• **Extrait source**
——————————
Nous avons déjà commenté, avec Nicolas Colin, la célèbre tribune de Mark Andreessen sur le numérique qui dévore le monde. Elle aussi mérite d'être lue et relue.
 "In some industries, particularly those with a heavy real-world component such as oil and gas, the software revolution is primarily an opportunity for incumbents. But in many industries, new software ideas will result in the rise of new Silicon Valley-style start-ups that invade existing industries with impunity. Over the next 10 years, the battles between incumbents and software-powered insurgents will be epic. Joseph Schumpeter, the economist who coined the term "creative destruction," would be proud."
Ce qui est vrai pour les industries est vrai aussi pour les gouvernements. Les Etats doivent apprendre à vivre avec ces changements, à relever ces défis et à faire levier sur ce nouveau potentiel. Ils doivent le faire pour puiser une nouvelle efficacité, au service des citoyens, dans les méthodes du numérique, mais aussi parce que eux aussi seront, avant peu, défiés voire contestés par de nouveaux entrants. Et pour ce faire, ils ont besoin d'une stratégie complète, qui, à mon sens, doit se déployer dans de multiples directions.
——————————
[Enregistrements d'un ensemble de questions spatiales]
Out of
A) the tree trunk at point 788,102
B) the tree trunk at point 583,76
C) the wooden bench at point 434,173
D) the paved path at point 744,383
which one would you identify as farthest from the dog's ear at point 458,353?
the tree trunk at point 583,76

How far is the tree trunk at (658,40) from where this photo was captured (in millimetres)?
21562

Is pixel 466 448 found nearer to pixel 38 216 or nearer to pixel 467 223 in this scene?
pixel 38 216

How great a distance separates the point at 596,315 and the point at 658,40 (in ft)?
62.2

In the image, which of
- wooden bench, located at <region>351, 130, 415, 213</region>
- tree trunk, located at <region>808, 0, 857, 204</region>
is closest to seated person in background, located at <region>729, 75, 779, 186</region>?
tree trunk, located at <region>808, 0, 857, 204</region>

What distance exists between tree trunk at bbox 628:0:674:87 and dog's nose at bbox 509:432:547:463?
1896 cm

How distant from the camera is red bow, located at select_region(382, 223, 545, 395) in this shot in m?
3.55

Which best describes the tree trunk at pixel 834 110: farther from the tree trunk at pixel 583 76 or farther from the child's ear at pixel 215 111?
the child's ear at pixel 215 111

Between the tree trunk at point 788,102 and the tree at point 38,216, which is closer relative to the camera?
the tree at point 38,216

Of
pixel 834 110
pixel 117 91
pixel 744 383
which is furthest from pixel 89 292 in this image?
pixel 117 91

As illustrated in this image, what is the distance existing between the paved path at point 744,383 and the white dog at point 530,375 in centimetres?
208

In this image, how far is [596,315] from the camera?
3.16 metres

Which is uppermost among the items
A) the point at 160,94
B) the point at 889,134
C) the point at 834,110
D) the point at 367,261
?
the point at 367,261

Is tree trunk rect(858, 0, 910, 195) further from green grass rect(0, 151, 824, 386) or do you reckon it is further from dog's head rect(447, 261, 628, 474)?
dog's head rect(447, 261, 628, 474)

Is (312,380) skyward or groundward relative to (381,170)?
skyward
——————————
• **Consignes**
Répondez aux questions suivantes d'après l'extrait sur le numérique et les États.
1. Avec qui l'auteur a-t-il déjà commenté la tribune de Mark Andreessen ?
2. Dans la citation, quelles industries sont données en exemple de secteurs où la révolution logicielle profite surtout aux acteurs en place ?
3. De quoi les États ont-ils besoin selon l'auteur, et dans quelles directions cela doit-il se déployer ?

• **Réponse attendue**
1. Avec Nicolas Colin.
2. Le pétrole et le gaz (« oil and gas »), des industries à forte composante matérielle.
3. D'une stratégie complète, qui doit se déployer dans de multiples directions.